### [What the task requires]
What is needed is an exact copy of the entries below, from the line that contains "Is point (18, 166)" through the final line, both included, and nothing else.

^^^^^^^^^^^^^^^^

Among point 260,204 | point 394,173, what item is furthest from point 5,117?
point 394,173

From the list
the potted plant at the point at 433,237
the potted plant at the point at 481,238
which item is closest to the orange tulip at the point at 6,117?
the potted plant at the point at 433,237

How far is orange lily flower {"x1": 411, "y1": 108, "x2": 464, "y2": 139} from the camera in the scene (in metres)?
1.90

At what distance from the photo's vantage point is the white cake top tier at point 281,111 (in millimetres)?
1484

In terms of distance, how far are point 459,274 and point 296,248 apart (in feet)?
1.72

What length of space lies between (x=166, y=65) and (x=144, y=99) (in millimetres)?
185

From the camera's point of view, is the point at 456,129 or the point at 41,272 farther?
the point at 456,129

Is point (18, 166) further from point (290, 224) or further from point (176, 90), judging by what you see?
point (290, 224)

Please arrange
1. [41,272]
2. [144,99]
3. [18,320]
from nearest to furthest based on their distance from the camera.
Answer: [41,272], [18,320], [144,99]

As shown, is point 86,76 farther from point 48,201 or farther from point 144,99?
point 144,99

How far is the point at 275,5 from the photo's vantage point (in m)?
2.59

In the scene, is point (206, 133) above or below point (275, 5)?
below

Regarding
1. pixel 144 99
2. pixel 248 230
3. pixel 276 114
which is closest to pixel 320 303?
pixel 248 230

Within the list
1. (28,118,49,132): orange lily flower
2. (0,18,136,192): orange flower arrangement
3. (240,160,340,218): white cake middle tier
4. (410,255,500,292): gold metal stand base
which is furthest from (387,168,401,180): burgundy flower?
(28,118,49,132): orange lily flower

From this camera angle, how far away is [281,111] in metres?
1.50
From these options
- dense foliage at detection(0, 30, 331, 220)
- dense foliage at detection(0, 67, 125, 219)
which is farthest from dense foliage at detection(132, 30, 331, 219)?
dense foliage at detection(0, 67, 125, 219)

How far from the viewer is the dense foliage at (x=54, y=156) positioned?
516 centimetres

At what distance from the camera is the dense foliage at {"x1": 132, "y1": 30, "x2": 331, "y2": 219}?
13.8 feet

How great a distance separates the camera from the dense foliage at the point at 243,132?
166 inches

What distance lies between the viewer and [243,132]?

^^^^^^^^^^^^^^^^

### [The response]
Is point (18, 166) further from point (290, 224) or further from point (176, 90), judging by what you see?
point (290, 224)

Please arrange
1. [41,272]
2. [144,99]
3. [18,320]
from nearest to furthest based on their distance from the camera.
Answer: [41,272], [18,320], [144,99]

As shown, is point 86,76 farther from point 48,201 or farther from point 144,99?
point 144,99

How far is the point at 275,5 from the photo's vantage point (in m)?
2.59

In the scene, is point (206, 133) above or below point (275, 5)?
below

Regarding
1. pixel 144 99
2. pixel 248 230
3. pixel 276 114
which is closest to pixel 320 303?
pixel 248 230

Within the list
1. (28,118,49,132): orange lily flower
2. (0,18,136,192): orange flower arrangement
3. (240,160,340,218): white cake middle tier
4. (410,255,500,292): gold metal stand base
which is furthest from (387,168,401,180): burgundy flower?
(28,118,49,132): orange lily flower

From this camera angle, how far away is [281,111] in metres?
1.50
From these options
- dense foliage at detection(0, 30, 331, 220)
- dense foliage at detection(0, 67, 125, 219)
which is farthest from dense foliage at detection(132, 30, 331, 219)?
dense foliage at detection(0, 67, 125, 219)

How far from the viewer is the dense foliage at (x=54, y=156) positioned?
516 centimetres

At what distance from the camera is the dense foliage at {"x1": 132, "y1": 30, "x2": 331, "y2": 219}?
13.8 feet

How great a distance separates the camera from the dense foliage at the point at 243,132?
166 inches

What distance lies between the viewer and [243,132]?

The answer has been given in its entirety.